Flower in the Pocket (2007)
Regie: Liew Seng Tat | 97 minuten | drama | Acteurs: Lim Ming Wei, Wong Zi Jiang, James Lee, Amira Nasuha Binti Shahiran, Mislina Mustaffa
‘Flower in the Pocket’, de eerste speelfilm van de Maleisische regisseur Liew Seng Tat, en genomineerd voor een Tiger Award op het International Film Festival Rotterdam 2008, is verraderlijk in de manier waarop de film de kijker besluipt en doet geven om het lot van de hoofdpersonages, met name de twee kinderen in het moederloze gezin. De film heeft een prettig rustig tempo en een onpretentieuze toon. Ook is er schijnbaar nauwelijks sprake van een verhaal; slechts de dagelijkse bezigheden van een vader en zijn twee kinderen wordt hier weergegeven. Dit is zowel een voordeel als een nadeel. Enerzijds komt deze benadering de authenticiteit van de film ten goede, aangezien je als kijker geconfronteerd wordt met een “slice of life”: een inkijkje in het leven van deze personages. Anderzijds zorgen de scènes waarin weinig tot niets gebeurt ervoor dat de kijker soms te weinig geïnteresseerd is in wat er zich in de film afspeelt. De balans is positief, maar omdat er pas in de tweede helft van de film sprake is van echte interesse in, en betrokkenheid bij de personages, is de film niet zo krachtig als hij had kunnen zijn.

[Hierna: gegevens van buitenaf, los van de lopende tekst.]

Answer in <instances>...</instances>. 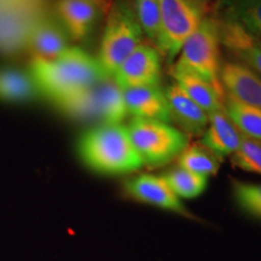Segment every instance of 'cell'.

De film begint vrij prikkelend wanneer Ma Li Ohm, die alleen op het schoolpleintje aan het spelen is – met een dode rat – door een bewaker weer terug wordt gebracht naar zijn klaslokaal, waar hij geacht wordt les te hebben. Hier merken we dat hij zijn huiswerk niet of slecht doet, en dat er een meisje voor hem moet vertalen wanneer hij hierop wordt aangesproken door de lerares. De thema’s van zowel desinteresse als communicatieproblemen worden hier vrij letterlijk geïntroduceerd, maar worden slechts mondjesmaat in de gezinssituatie uitgewerkt. Of liever, niet altijd even interessant.

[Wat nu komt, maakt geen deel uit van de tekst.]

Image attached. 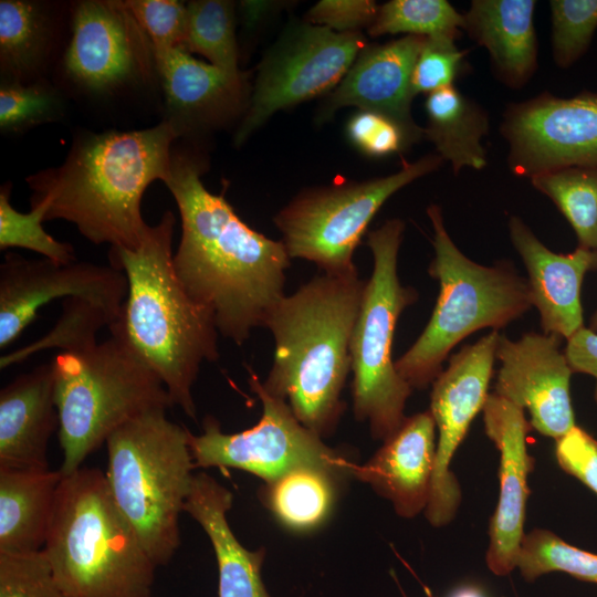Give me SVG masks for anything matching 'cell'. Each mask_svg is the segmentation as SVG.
I'll return each mask as SVG.
<instances>
[{
	"label": "cell",
	"mask_w": 597,
	"mask_h": 597,
	"mask_svg": "<svg viewBox=\"0 0 597 597\" xmlns=\"http://www.w3.org/2000/svg\"><path fill=\"white\" fill-rule=\"evenodd\" d=\"M509 233L525 265L543 333L569 339L584 327L580 289L585 274L597 271V250L578 245L568 254L555 253L516 216L510 217Z\"/></svg>",
	"instance_id": "cell-20"
},
{
	"label": "cell",
	"mask_w": 597,
	"mask_h": 597,
	"mask_svg": "<svg viewBox=\"0 0 597 597\" xmlns=\"http://www.w3.org/2000/svg\"><path fill=\"white\" fill-rule=\"evenodd\" d=\"M279 2L274 1H241L240 12L247 31H252L275 11Z\"/></svg>",
	"instance_id": "cell-45"
},
{
	"label": "cell",
	"mask_w": 597,
	"mask_h": 597,
	"mask_svg": "<svg viewBox=\"0 0 597 597\" xmlns=\"http://www.w3.org/2000/svg\"><path fill=\"white\" fill-rule=\"evenodd\" d=\"M124 4L148 35L155 60L181 46L187 29V4L176 0H126Z\"/></svg>",
	"instance_id": "cell-39"
},
{
	"label": "cell",
	"mask_w": 597,
	"mask_h": 597,
	"mask_svg": "<svg viewBox=\"0 0 597 597\" xmlns=\"http://www.w3.org/2000/svg\"><path fill=\"white\" fill-rule=\"evenodd\" d=\"M0 597H67L59 586L43 549L0 553Z\"/></svg>",
	"instance_id": "cell-38"
},
{
	"label": "cell",
	"mask_w": 597,
	"mask_h": 597,
	"mask_svg": "<svg viewBox=\"0 0 597 597\" xmlns=\"http://www.w3.org/2000/svg\"><path fill=\"white\" fill-rule=\"evenodd\" d=\"M62 478L60 470L0 467V553L43 549Z\"/></svg>",
	"instance_id": "cell-26"
},
{
	"label": "cell",
	"mask_w": 597,
	"mask_h": 597,
	"mask_svg": "<svg viewBox=\"0 0 597 597\" xmlns=\"http://www.w3.org/2000/svg\"><path fill=\"white\" fill-rule=\"evenodd\" d=\"M484 430L500 452L498 505L490 520L486 565L498 576L517 568L524 533L525 506L530 494L527 478L534 468L526 436L532 426L524 409L489 394L483 407Z\"/></svg>",
	"instance_id": "cell-18"
},
{
	"label": "cell",
	"mask_w": 597,
	"mask_h": 597,
	"mask_svg": "<svg viewBox=\"0 0 597 597\" xmlns=\"http://www.w3.org/2000/svg\"><path fill=\"white\" fill-rule=\"evenodd\" d=\"M468 597V596H467Z\"/></svg>",
	"instance_id": "cell-47"
},
{
	"label": "cell",
	"mask_w": 597,
	"mask_h": 597,
	"mask_svg": "<svg viewBox=\"0 0 597 597\" xmlns=\"http://www.w3.org/2000/svg\"><path fill=\"white\" fill-rule=\"evenodd\" d=\"M178 136L168 119L139 130L83 134L61 166L27 179L31 205L46 203L45 221L72 222L95 244L134 250L148 229L143 195L153 181L168 180Z\"/></svg>",
	"instance_id": "cell-2"
},
{
	"label": "cell",
	"mask_w": 597,
	"mask_h": 597,
	"mask_svg": "<svg viewBox=\"0 0 597 597\" xmlns=\"http://www.w3.org/2000/svg\"><path fill=\"white\" fill-rule=\"evenodd\" d=\"M436 449L431 412L406 417L366 463L356 464L354 478L389 500L398 515L415 517L429 501Z\"/></svg>",
	"instance_id": "cell-21"
},
{
	"label": "cell",
	"mask_w": 597,
	"mask_h": 597,
	"mask_svg": "<svg viewBox=\"0 0 597 597\" xmlns=\"http://www.w3.org/2000/svg\"><path fill=\"white\" fill-rule=\"evenodd\" d=\"M443 159L428 154L388 176L305 190L273 218L291 259L315 263L323 273L356 272L353 255L381 206L398 190L437 170Z\"/></svg>",
	"instance_id": "cell-10"
},
{
	"label": "cell",
	"mask_w": 597,
	"mask_h": 597,
	"mask_svg": "<svg viewBox=\"0 0 597 597\" xmlns=\"http://www.w3.org/2000/svg\"><path fill=\"white\" fill-rule=\"evenodd\" d=\"M405 223L394 218L368 232L374 258L350 341L353 409L367 421L374 439L385 440L406 419L405 407L412 388L398 374L392 342L400 314L418 300L398 276V253Z\"/></svg>",
	"instance_id": "cell-9"
},
{
	"label": "cell",
	"mask_w": 597,
	"mask_h": 597,
	"mask_svg": "<svg viewBox=\"0 0 597 597\" xmlns=\"http://www.w3.org/2000/svg\"><path fill=\"white\" fill-rule=\"evenodd\" d=\"M232 493L206 472L193 475L184 512L209 537L218 565V597H271L262 579L265 548L250 551L233 534L227 514Z\"/></svg>",
	"instance_id": "cell-24"
},
{
	"label": "cell",
	"mask_w": 597,
	"mask_h": 597,
	"mask_svg": "<svg viewBox=\"0 0 597 597\" xmlns=\"http://www.w3.org/2000/svg\"><path fill=\"white\" fill-rule=\"evenodd\" d=\"M427 214L434 249L428 273L438 281L439 294L427 326L395 362L412 389L432 384L450 352L465 337L483 328H503L532 307L526 279L511 262L485 266L472 261L447 232L441 208L431 205Z\"/></svg>",
	"instance_id": "cell-6"
},
{
	"label": "cell",
	"mask_w": 597,
	"mask_h": 597,
	"mask_svg": "<svg viewBox=\"0 0 597 597\" xmlns=\"http://www.w3.org/2000/svg\"><path fill=\"white\" fill-rule=\"evenodd\" d=\"M169 117L180 135L216 124L238 109L245 94L242 73L231 74L176 48L155 60Z\"/></svg>",
	"instance_id": "cell-23"
},
{
	"label": "cell",
	"mask_w": 597,
	"mask_h": 597,
	"mask_svg": "<svg viewBox=\"0 0 597 597\" xmlns=\"http://www.w3.org/2000/svg\"><path fill=\"white\" fill-rule=\"evenodd\" d=\"M202 167L190 154L171 157L165 185L181 219L174 269L190 297L212 313L219 334L242 345L285 296L291 258L283 241L243 222L223 192L206 189Z\"/></svg>",
	"instance_id": "cell-1"
},
{
	"label": "cell",
	"mask_w": 597,
	"mask_h": 597,
	"mask_svg": "<svg viewBox=\"0 0 597 597\" xmlns=\"http://www.w3.org/2000/svg\"><path fill=\"white\" fill-rule=\"evenodd\" d=\"M365 285L358 271L322 273L284 296L265 323L275 352L262 386L321 438L335 431L345 411L342 391Z\"/></svg>",
	"instance_id": "cell-4"
},
{
	"label": "cell",
	"mask_w": 597,
	"mask_h": 597,
	"mask_svg": "<svg viewBox=\"0 0 597 597\" xmlns=\"http://www.w3.org/2000/svg\"><path fill=\"white\" fill-rule=\"evenodd\" d=\"M51 363L62 475L83 467L85 459L128 420L172 406L158 375L117 336L81 353L60 352Z\"/></svg>",
	"instance_id": "cell-8"
},
{
	"label": "cell",
	"mask_w": 597,
	"mask_h": 597,
	"mask_svg": "<svg viewBox=\"0 0 597 597\" xmlns=\"http://www.w3.org/2000/svg\"><path fill=\"white\" fill-rule=\"evenodd\" d=\"M555 441V455L561 469L597 494V440L574 426Z\"/></svg>",
	"instance_id": "cell-42"
},
{
	"label": "cell",
	"mask_w": 597,
	"mask_h": 597,
	"mask_svg": "<svg viewBox=\"0 0 597 597\" xmlns=\"http://www.w3.org/2000/svg\"><path fill=\"white\" fill-rule=\"evenodd\" d=\"M463 14L446 0H391L379 7L368 28L371 36L406 35L460 36Z\"/></svg>",
	"instance_id": "cell-33"
},
{
	"label": "cell",
	"mask_w": 597,
	"mask_h": 597,
	"mask_svg": "<svg viewBox=\"0 0 597 597\" xmlns=\"http://www.w3.org/2000/svg\"><path fill=\"white\" fill-rule=\"evenodd\" d=\"M188 431L158 408L106 440L111 494L157 566L168 564L180 544L179 516L196 468Z\"/></svg>",
	"instance_id": "cell-7"
},
{
	"label": "cell",
	"mask_w": 597,
	"mask_h": 597,
	"mask_svg": "<svg viewBox=\"0 0 597 597\" xmlns=\"http://www.w3.org/2000/svg\"><path fill=\"white\" fill-rule=\"evenodd\" d=\"M517 568L527 582L552 572H563L577 579L597 584V554L570 545L543 528H535L524 535Z\"/></svg>",
	"instance_id": "cell-34"
},
{
	"label": "cell",
	"mask_w": 597,
	"mask_h": 597,
	"mask_svg": "<svg viewBox=\"0 0 597 597\" xmlns=\"http://www.w3.org/2000/svg\"><path fill=\"white\" fill-rule=\"evenodd\" d=\"M562 339L535 332L516 341L500 335L496 349L501 366L494 394L526 409L532 428L555 440L576 426L569 394L573 370Z\"/></svg>",
	"instance_id": "cell-17"
},
{
	"label": "cell",
	"mask_w": 597,
	"mask_h": 597,
	"mask_svg": "<svg viewBox=\"0 0 597 597\" xmlns=\"http://www.w3.org/2000/svg\"><path fill=\"white\" fill-rule=\"evenodd\" d=\"M346 133L350 143L368 156H387L410 146L399 125L369 111L355 113L346 125Z\"/></svg>",
	"instance_id": "cell-41"
},
{
	"label": "cell",
	"mask_w": 597,
	"mask_h": 597,
	"mask_svg": "<svg viewBox=\"0 0 597 597\" xmlns=\"http://www.w3.org/2000/svg\"><path fill=\"white\" fill-rule=\"evenodd\" d=\"M573 373L588 374L597 378V333L580 328L566 341L564 349Z\"/></svg>",
	"instance_id": "cell-44"
},
{
	"label": "cell",
	"mask_w": 597,
	"mask_h": 597,
	"mask_svg": "<svg viewBox=\"0 0 597 597\" xmlns=\"http://www.w3.org/2000/svg\"><path fill=\"white\" fill-rule=\"evenodd\" d=\"M366 46L360 32L301 24L259 67L252 97L234 135L240 146L273 114L332 91Z\"/></svg>",
	"instance_id": "cell-12"
},
{
	"label": "cell",
	"mask_w": 597,
	"mask_h": 597,
	"mask_svg": "<svg viewBox=\"0 0 597 597\" xmlns=\"http://www.w3.org/2000/svg\"><path fill=\"white\" fill-rule=\"evenodd\" d=\"M113 322V316L105 308L90 300L75 296L64 298L55 325L39 339L1 356L0 368L6 369L51 348L62 353L84 352L98 343V331L109 327Z\"/></svg>",
	"instance_id": "cell-31"
},
{
	"label": "cell",
	"mask_w": 597,
	"mask_h": 597,
	"mask_svg": "<svg viewBox=\"0 0 597 597\" xmlns=\"http://www.w3.org/2000/svg\"><path fill=\"white\" fill-rule=\"evenodd\" d=\"M379 7L373 0H322L306 13L308 23L339 33L370 27Z\"/></svg>",
	"instance_id": "cell-43"
},
{
	"label": "cell",
	"mask_w": 597,
	"mask_h": 597,
	"mask_svg": "<svg viewBox=\"0 0 597 597\" xmlns=\"http://www.w3.org/2000/svg\"><path fill=\"white\" fill-rule=\"evenodd\" d=\"M425 39L405 35L385 44L366 45L326 98L322 118L341 107L356 106L394 121L410 146L423 138V128L411 115V77Z\"/></svg>",
	"instance_id": "cell-19"
},
{
	"label": "cell",
	"mask_w": 597,
	"mask_h": 597,
	"mask_svg": "<svg viewBox=\"0 0 597 597\" xmlns=\"http://www.w3.org/2000/svg\"><path fill=\"white\" fill-rule=\"evenodd\" d=\"M552 50L558 67L567 69L588 50L597 30V0H551Z\"/></svg>",
	"instance_id": "cell-36"
},
{
	"label": "cell",
	"mask_w": 597,
	"mask_h": 597,
	"mask_svg": "<svg viewBox=\"0 0 597 597\" xmlns=\"http://www.w3.org/2000/svg\"><path fill=\"white\" fill-rule=\"evenodd\" d=\"M499 339V332L492 331L476 343L464 345L432 383L429 411L438 430V441L425 514L436 527L450 523L460 506L461 489L450 464L488 399Z\"/></svg>",
	"instance_id": "cell-14"
},
{
	"label": "cell",
	"mask_w": 597,
	"mask_h": 597,
	"mask_svg": "<svg viewBox=\"0 0 597 597\" xmlns=\"http://www.w3.org/2000/svg\"><path fill=\"white\" fill-rule=\"evenodd\" d=\"M31 207V211L27 213L19 212L10 203V186L1 188L0 249H28L60 264L76 261L74 249L70 243L57 241L43 229L48 205L39 202Z\"/></svg>",
	"instance_id": "cell-35"
},
{
	"label": "cell",
	"mask_w": 597,
	"mask_h": 597,
	"mask_svg": "<svg viewBox=\"0 0 597 597\" xmlns=\"http://www.w3.org/2000/svg\"><path fill=\"white\" fill-rule=\"evenodd\" d=\"M67 76L92 93H109L157 73L153 44L124 1L75 4L64 55Z\"/></svg>",
	"instance_id": "cell-15"
},
{
	"label": "cell",
	"mask_w": 597,
	"mask_h": 597,
	"mask_svg": "<svg viewBox=\"0 0 597 597\" xmlns=\"http://www.w3.org/2000/svg\"><path fill=\"white\" fill-rule=\"evenodd\" d=\"M588 328L597 333V310L594 312V314L590 317Z\"/></svg>",
	"instance_id": "cell-46"
},
{
	"label": "cell",
	"mask_w": 597,
	"mask_h": 597,
	"mask_svg": "<svg viewBox=\"0 0 597 597\" xmlns=\"http://www.w3.org/2000/svg\"><path fill=\"white\" fill-rule=\"evenodd\" d=\"M59 426L50 362L19 375L0 391V467L50 469L48 447Z\"/></svg>",
	"instance_id": "cell-22"
},
{
	"label": "cell",
	"mask_w": 597,
	"mask_h": 597,
	"mask_svg": "<svg viewBox=\"0 0 597 597\" xmlns=\"http://www.w3.org/2000/svg\"><path fill=\"white\" fill-rule=\"evenodd\" d=\"M127 294L125 274L111 265L7 254L0 264V348L12 344L55 298L83 297L105 308L116 320Z\"/></svg>",
	"instance_id": "cell-16"
},
{
	"label": "cell",
	"mask_w": 597,
	"mask_h": 597,
	"mask_svg": "<svg viewBox=\"0 0 597 597\" xmlns=\"http://www.w3.org/2000/svg\"><path fill=\"white\" fill-rule=\"evenodd\" d=\"M530 180L569 222L578 245L597 250V168L568 167Z\"/></svg>",
	"instance_id": "cell-30"
},
{
	"label": "cell",
	"mask_w": 597,
	"mask_h": 597,
	"mask_svg": "<svg viewBox=\"0 0 597 597\" xmlns=\"http://www.w3.org/2000/svg\"><path fill=\"white\" fill-rule=\"evenodd\" d=\"M534 0H473L463 14L468 35L486 49L495 76L512 88L524 86L537 69Z\"/></svg>",
	"instance_id": "cell-25"
},
{
	"label": "cell",
	"mask_w": 597,
	"mask_h": 597,
	"mask_svg": "<svg viewBox=\"0 0 597 597\" xmlns=\"http://www.w3.org/2000/svg\"><path fill=\"white\" fill-rule=\"evenodd\" d=\"M343 481L328 470L304 467L264 482L259 495L281 524L307 532L326 521Z\"/></svg>",
	"instance_id": "cell-28"
},
{
	"label": "cell",
	"mask_w": 597,
	"mask_h": 597,
	"mask_svg": "<svg viewBox=\"0 0 597 597\" xmlns=\"http://www.w3.org/2000/svg\"><path fill=\"white\" fill-rule=\"evenodd\" d=\"M234 4L224 0H196L187 3V29L180 49L197 53L210 64L240 74L234 31Z\"/></svg>",
	"instance_id": "cell-32"
},
{
	"label": "cell",
	"mask_w": 597,
	"mask_h": 597,
	"mask_svg": "<svg viewBox=\"0 0 597 597\" xmlns=\"http://www.w3.org/2000/svg\"><path fill=\"white\" fill-rule=\"evenodd\" d=\"M425 109L428 125L423 138L436 147V153L449 161L453 174L468 167L483 169L486 150L481 140L489 133L486 112L454 86L427 95Z\"/></svg>",
	"instance_id": "cell-27"
},
{
	"label": "cell",
	"mask_w": 597,
	"mask_h": 597,
	"mask_svg": "<svg viewBox=\"0 0 597 597\" xmlns=\"http://www.w3.org/2000/svg\"><path fill=\"white\" fill-rule=\"evenodd\" d=\"M249 384L262 404L260 420L250 429L226 433L212 416L202 421V432L188 431L196 468H232L270 482L292 470L315 467L345 480L354 476L356 463L339 449L303 426L289 405L269 394L251 368Z\"/></svg>",
	"instance_id": "cell-11"
},
{
	"label": "cell",
	"mask_w": 597,
	"mask_h": 597,
	"mask_svg": "<svg viewBox=\"0 0 597 597\" xmlns=\"http://www.w3.org/2000/svg\"><path fill=\"white\" fill-rule=\"evenodd\" d=\"M51 31L49 15L39 3L0 1V66L4 82L27 84L39 74Z\"/></svg>",
	"instance_id": "cell-29"
},
{
	"label": "cell",
	"mask_w": 597,
	"mask_h": 597,
	"mask_svg": "<svg viewBox=\"0 0 597 597\" xmlns=\"http://www.w3.org/2000/svg\"><path fill=\"white\" fill-rule=\"evenodd\" d=\"M507 164L520 177L568 167L597 168V92L568 98L544 92L511 103L500 126Z\"/></svg>",
	"instance_id": "cell-13"
},
{
	"label": "cell",
	"mask_w": 597,
	"mask_h": 597,
	"mask_svg": "<svg viewBox=\"0 0 597 597\" xmlns=\"http://www.w3.org/2000/svg\"><path fill=\"white\" fill-rule=\"evenodd\" d=\"M57 92L39 82H2L0 88V127L3 132H21L56 119L62 113Z\"/></svg>",
	"instance_id": "cell-37"
},
{
	"label": "cell",
	"mask_w": 597,
	"mask_h": 597,
	"mask_svg": "<svg viewBox=\"0 0 597 597\" xmlns=\"http://www.w3.org/2000/svg\"><path fill=\"white\" fill-rule=\"evenodd\" d=\"M175 223L166 211L136 249L111 248V266L125 274L127 294L108 328L158 375L172 406L196 419L192 386L201 364L219 359V332L212 313L190 297L176 275Z\"/></svg>",
	"instance_id": "cell-3"
},
{
	"label": "cell",
	"mask_w": 597,
	"mask_h": 597,
	"mask_svg": "<svg viewBox=\"0 0 597 597\" xmlns=\"http://www.w3.org/2000/svg\"><path fill=\"white\" fill-rule=\"evenodd\" d=\"M43 551L67 597L151 595L157 565L97 468L63 475Z\"/></svg>",
	"instance_id": "cell-5"
},
{
	"label": "cell",
	"mask_w": 597,
	"mask_h": 597,
	"mask_svg": "<svg viewBox=\"0 0 597 597\" xmlns=\"http://www.w3.org/2000/svg\"><path fill=\"white\" fill-rule=\"evenodd\" d=\"M467 51L455 45V39L440 35L426 38L417 57L411 87L415 96L453 86Z\"/></svg>",
	"instance_id": "cell-40"
}]
</instances>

Vader Sui laat zijn twee zoontjes praktisch hun gang gaan, terwijl hij zich zelf slaafs met zijn etalagepoppen bezig houdt. Ze leven langs elkaar heen terwijl zich ongetwijfeld diepe emoties schuilhouden achter de quasi-onverschillige houding van deze personages. Dit is in potentie interessant wat de implicaties betreft, maar praktisch gezien betekent dit dat de kijker vaak met schijnbaar inhoudloze scènes opgezadeld is. De kinderen die met een kussengevecht bezig zijn, aan het luieren zijn, of wat doelloos over straat dwalen, en een vader die een paspop probeert in te laden en even later bezorgt bij het afleveradres zijn nu niet bepaald stimulerende cinema. Wanneer de kinderen interacties hebben met andere kinderen wordt het weer wat interessanter – zo corrumperen ze een jonger kindje door hem voor ze te laten stelen, en komen ze een moslimmeisje tegen dat ze het een en ander leert over de gebruiken in een moskee. Ook is het zowel grappig als tekenend dat ze bij het aankleden van school per ongeluk elkaars kleren hebben aangetrokken – wat met een oplettende vader niet zou zijn gebeurd – en dit bij de bushalte snel weer moeten oplossen.
Toch is er niet echt, zowel onderhuids of expliciet een dramatische spanningsboog zichtbaar. Pas wanneer een hondje kortstondig in het gezin wordt opgenomen en de vader laat in de film zijn kinderen lijkt te zien staan en hun emoties erkent, gaat de film goed voor de kijker leven, waar de kijkervaring zich vóór die tijd kenmerkte door een afstandelijk soort interesse. Dit is enigszins te betreuren aangezien de film in essentie een pleidooi is voor het besteden van meer warmte en aandacht aan kinderen, en dit wordt, ondanks de kundige regie en het realistische spel van de acteurs, niet altijd voldoende opgewekt in de film zelf.